Wednesday 11 October 2023

How not to assess a developer's ability in an interview

Are you ready for your interview?

Excuse me while I rant a little...

Trying to assess a developer's quality in an interview setting can be very difficult. There's lots of different approaches, from high-pressure in-interview programming tasks, to "homework" style projects, to technical questions, and many others...

However one guaranteed way to not gain any real insight into a developer's approach, skillset, problem-solving ability, working knowledge of best-practices, or instincts is to ask them a series of questions that they could simply Google.

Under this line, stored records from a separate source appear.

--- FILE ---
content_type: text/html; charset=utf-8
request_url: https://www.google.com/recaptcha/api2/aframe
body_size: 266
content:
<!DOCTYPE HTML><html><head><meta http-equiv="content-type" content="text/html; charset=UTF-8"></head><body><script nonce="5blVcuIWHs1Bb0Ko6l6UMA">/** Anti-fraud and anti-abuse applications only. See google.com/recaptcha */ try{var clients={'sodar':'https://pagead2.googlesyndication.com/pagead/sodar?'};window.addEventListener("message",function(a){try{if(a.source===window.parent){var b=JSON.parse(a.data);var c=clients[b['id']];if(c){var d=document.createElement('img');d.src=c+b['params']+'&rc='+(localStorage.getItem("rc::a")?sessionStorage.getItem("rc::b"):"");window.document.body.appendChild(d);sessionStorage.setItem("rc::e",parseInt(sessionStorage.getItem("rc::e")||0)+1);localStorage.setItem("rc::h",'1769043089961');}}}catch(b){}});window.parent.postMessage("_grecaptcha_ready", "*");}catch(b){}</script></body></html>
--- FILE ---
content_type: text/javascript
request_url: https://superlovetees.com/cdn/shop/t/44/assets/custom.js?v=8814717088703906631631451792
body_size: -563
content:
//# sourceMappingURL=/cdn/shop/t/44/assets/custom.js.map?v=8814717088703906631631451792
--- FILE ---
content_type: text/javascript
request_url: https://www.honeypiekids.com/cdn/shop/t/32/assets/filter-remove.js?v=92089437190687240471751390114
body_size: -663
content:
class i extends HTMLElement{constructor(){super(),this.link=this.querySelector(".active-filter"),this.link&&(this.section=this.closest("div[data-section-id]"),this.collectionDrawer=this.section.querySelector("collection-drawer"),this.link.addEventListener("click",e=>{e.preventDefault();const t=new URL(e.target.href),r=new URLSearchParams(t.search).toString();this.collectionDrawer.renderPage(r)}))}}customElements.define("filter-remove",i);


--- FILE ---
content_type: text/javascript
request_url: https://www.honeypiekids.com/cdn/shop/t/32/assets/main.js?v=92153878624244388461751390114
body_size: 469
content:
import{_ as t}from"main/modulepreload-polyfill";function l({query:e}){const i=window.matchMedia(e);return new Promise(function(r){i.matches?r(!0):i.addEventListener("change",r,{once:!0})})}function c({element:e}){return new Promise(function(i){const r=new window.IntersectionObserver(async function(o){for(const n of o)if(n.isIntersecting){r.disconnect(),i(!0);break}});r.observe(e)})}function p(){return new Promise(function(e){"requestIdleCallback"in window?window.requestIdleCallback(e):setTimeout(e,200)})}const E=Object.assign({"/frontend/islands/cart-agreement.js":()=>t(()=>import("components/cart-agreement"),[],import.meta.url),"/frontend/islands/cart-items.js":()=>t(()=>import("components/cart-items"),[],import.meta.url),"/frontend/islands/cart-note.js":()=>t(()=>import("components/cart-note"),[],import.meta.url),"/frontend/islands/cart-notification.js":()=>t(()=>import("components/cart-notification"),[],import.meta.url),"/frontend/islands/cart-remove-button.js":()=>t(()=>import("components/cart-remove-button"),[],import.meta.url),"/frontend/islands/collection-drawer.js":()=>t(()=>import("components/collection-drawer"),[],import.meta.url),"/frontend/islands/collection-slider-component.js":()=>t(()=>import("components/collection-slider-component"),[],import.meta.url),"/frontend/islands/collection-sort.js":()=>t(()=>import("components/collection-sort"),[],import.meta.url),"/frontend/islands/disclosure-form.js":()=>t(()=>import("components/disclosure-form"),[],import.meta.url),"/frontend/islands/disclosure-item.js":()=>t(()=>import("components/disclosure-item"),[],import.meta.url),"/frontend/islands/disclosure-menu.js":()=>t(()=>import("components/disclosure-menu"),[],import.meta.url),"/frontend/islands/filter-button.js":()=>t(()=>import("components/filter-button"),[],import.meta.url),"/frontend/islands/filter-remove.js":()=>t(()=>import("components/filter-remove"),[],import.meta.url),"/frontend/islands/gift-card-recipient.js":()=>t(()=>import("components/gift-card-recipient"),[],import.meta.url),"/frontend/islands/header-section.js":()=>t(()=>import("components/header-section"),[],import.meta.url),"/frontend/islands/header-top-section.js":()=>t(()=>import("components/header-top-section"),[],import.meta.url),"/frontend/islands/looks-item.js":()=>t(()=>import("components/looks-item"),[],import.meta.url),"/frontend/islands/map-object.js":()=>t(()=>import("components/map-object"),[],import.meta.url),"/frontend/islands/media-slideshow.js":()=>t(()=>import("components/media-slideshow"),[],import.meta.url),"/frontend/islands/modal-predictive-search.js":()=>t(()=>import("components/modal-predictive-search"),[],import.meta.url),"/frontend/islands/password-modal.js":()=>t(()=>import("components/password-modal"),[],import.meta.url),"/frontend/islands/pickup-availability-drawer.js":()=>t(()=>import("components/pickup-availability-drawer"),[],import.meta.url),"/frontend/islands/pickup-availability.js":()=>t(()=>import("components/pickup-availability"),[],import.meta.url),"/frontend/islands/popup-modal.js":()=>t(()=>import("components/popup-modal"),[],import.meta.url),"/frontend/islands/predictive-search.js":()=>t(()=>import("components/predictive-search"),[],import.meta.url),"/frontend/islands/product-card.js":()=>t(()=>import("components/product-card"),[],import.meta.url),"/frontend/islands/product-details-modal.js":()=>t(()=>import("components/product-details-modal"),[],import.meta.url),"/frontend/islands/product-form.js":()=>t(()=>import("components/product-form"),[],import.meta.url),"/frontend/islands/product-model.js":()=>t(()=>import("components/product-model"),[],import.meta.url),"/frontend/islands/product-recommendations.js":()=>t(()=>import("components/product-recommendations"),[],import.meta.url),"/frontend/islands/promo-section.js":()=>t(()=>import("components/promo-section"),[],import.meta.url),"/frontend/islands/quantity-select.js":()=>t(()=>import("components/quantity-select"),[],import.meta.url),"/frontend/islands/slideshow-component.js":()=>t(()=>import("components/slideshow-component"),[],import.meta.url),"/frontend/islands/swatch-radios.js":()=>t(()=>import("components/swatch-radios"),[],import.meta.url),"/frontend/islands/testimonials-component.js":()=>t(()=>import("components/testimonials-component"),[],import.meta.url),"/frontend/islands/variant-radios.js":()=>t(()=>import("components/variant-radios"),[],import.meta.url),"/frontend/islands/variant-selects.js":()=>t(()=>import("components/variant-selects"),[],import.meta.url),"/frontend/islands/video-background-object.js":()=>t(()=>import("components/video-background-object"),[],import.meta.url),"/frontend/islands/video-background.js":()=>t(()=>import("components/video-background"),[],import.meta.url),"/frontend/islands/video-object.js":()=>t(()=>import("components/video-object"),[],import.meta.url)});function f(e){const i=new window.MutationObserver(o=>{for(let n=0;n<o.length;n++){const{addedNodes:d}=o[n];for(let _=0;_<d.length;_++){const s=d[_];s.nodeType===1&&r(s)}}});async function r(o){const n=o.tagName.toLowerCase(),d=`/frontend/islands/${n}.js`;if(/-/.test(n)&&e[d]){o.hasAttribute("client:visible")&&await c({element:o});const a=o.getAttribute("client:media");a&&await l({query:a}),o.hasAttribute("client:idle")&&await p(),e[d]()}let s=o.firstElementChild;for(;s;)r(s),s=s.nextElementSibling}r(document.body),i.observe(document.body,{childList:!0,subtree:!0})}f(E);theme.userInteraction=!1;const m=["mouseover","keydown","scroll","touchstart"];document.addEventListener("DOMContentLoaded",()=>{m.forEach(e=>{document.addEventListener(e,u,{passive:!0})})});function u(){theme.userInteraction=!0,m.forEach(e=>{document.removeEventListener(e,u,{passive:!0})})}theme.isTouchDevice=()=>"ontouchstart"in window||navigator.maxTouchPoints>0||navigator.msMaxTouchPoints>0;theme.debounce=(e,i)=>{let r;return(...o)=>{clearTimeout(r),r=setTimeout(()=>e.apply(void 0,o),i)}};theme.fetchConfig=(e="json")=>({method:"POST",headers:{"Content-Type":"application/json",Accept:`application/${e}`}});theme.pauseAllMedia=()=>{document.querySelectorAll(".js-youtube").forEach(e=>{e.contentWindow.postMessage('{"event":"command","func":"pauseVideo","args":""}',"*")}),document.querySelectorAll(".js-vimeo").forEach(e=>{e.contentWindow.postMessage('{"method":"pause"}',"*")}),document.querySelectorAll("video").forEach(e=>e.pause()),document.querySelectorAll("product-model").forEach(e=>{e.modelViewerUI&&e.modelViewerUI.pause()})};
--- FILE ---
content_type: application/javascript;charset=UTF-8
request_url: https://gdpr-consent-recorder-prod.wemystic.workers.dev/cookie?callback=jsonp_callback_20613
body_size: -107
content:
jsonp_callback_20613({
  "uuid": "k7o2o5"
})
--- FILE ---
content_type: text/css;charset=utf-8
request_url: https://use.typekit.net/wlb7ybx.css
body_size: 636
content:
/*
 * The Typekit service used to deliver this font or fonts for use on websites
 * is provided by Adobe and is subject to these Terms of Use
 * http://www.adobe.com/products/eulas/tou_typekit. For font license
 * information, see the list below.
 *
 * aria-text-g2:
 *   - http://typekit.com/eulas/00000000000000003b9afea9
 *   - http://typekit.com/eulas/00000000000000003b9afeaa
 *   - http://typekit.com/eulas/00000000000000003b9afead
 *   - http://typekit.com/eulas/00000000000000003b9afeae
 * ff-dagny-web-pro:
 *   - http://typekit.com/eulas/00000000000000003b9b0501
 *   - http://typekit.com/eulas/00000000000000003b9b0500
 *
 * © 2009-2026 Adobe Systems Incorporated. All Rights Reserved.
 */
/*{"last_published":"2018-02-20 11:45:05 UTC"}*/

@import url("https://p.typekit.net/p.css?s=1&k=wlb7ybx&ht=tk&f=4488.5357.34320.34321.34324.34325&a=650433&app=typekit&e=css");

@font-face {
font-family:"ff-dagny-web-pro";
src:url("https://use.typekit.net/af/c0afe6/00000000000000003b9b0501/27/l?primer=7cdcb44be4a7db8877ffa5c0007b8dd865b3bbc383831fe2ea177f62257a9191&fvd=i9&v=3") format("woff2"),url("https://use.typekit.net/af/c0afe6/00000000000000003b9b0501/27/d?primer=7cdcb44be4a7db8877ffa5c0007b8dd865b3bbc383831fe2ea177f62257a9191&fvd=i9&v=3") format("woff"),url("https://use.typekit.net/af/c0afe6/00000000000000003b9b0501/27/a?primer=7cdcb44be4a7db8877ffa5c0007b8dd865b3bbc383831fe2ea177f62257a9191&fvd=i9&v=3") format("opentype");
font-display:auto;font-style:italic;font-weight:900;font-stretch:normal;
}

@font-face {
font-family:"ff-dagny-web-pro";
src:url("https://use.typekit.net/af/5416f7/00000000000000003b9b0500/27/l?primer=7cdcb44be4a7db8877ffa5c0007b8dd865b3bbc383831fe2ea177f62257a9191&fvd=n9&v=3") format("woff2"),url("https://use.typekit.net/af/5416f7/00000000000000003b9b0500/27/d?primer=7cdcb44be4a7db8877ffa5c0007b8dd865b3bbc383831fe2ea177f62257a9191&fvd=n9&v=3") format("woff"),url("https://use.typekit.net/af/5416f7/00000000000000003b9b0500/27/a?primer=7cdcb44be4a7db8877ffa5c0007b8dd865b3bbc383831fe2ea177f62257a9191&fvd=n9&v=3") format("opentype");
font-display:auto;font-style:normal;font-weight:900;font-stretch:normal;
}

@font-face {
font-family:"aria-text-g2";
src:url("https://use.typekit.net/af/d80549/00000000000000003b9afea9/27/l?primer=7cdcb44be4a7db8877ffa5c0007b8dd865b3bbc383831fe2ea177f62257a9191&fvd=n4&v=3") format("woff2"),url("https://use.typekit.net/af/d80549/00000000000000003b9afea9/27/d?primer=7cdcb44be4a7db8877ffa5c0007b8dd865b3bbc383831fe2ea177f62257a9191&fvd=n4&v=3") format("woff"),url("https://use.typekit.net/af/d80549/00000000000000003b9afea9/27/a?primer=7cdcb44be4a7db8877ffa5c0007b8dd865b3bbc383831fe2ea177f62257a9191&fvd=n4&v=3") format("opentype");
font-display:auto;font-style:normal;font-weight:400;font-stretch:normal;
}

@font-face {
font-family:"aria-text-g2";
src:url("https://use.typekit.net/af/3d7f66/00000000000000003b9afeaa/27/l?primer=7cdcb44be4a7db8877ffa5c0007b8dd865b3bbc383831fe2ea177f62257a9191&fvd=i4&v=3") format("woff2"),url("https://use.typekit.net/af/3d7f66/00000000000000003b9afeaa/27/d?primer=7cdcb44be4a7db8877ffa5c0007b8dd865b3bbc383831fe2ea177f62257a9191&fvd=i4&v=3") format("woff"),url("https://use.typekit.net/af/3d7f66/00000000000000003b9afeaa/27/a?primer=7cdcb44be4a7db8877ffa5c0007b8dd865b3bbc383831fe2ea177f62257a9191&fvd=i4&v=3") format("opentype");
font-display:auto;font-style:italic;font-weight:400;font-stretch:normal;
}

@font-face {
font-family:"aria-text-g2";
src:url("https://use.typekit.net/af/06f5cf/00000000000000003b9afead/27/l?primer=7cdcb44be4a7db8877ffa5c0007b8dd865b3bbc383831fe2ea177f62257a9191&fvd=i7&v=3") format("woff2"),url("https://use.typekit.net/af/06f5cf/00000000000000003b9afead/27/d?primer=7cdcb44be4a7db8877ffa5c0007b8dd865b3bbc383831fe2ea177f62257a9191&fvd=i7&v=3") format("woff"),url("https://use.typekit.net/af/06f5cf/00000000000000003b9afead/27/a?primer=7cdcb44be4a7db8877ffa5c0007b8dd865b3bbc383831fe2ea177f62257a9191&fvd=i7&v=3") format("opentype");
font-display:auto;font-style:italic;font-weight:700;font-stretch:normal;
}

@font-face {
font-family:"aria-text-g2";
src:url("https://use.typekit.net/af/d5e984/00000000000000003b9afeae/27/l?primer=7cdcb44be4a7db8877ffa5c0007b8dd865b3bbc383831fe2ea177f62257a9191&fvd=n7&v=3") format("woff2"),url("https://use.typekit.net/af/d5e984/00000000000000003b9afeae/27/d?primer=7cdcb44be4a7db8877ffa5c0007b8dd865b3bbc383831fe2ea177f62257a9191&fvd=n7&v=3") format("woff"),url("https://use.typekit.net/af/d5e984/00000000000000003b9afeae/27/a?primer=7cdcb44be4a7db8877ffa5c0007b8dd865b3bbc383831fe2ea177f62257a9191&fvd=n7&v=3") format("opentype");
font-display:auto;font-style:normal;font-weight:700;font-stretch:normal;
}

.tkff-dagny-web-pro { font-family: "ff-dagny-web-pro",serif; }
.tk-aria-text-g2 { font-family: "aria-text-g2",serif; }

Here are some I've encountered while seeking work as a full-stack web developer:

  • Explain how you'd create an ssh key and how would you go about using it.
  • Can you explain the difference between the commands: 'docker run' and 'docker exec'?
  • How would you find a process and shut it down using the terminal?
  • How would you make a file readonly using the terminal?
  • What's the difference between git reset and git revert?
  • What's the difference between object storage, block storage and file storage?
  • What are the differences between MySQL, PostgreSQL and DynamoDB?
  • What engines does MySQL use behind the scenes, and what are their differences?
  • What's the different between === and ==, and what cases would it be preferable to use '=='?
  • What's the difference between an abstract class and an interface?

(Side note: These were all questions I encountered for Laravel short-term contract!)

Some of these are incredibly basic, some of them depend on tech stack experience, but none of them are helpful in giving you insight into a developer's technical instincts. 

If you don't wish to know anything about a developer's ability to work independently solving problems using best practices, you should definitely ask these questions.

On the other hand, if those things are of interest, then giving a homework task that you discuss later, or even better, a group white-boarding session where you can see how the developer approaches novel problems, can tell you a huge amount about a developer.

What are some of the most pointless questions you've encountered in an interview?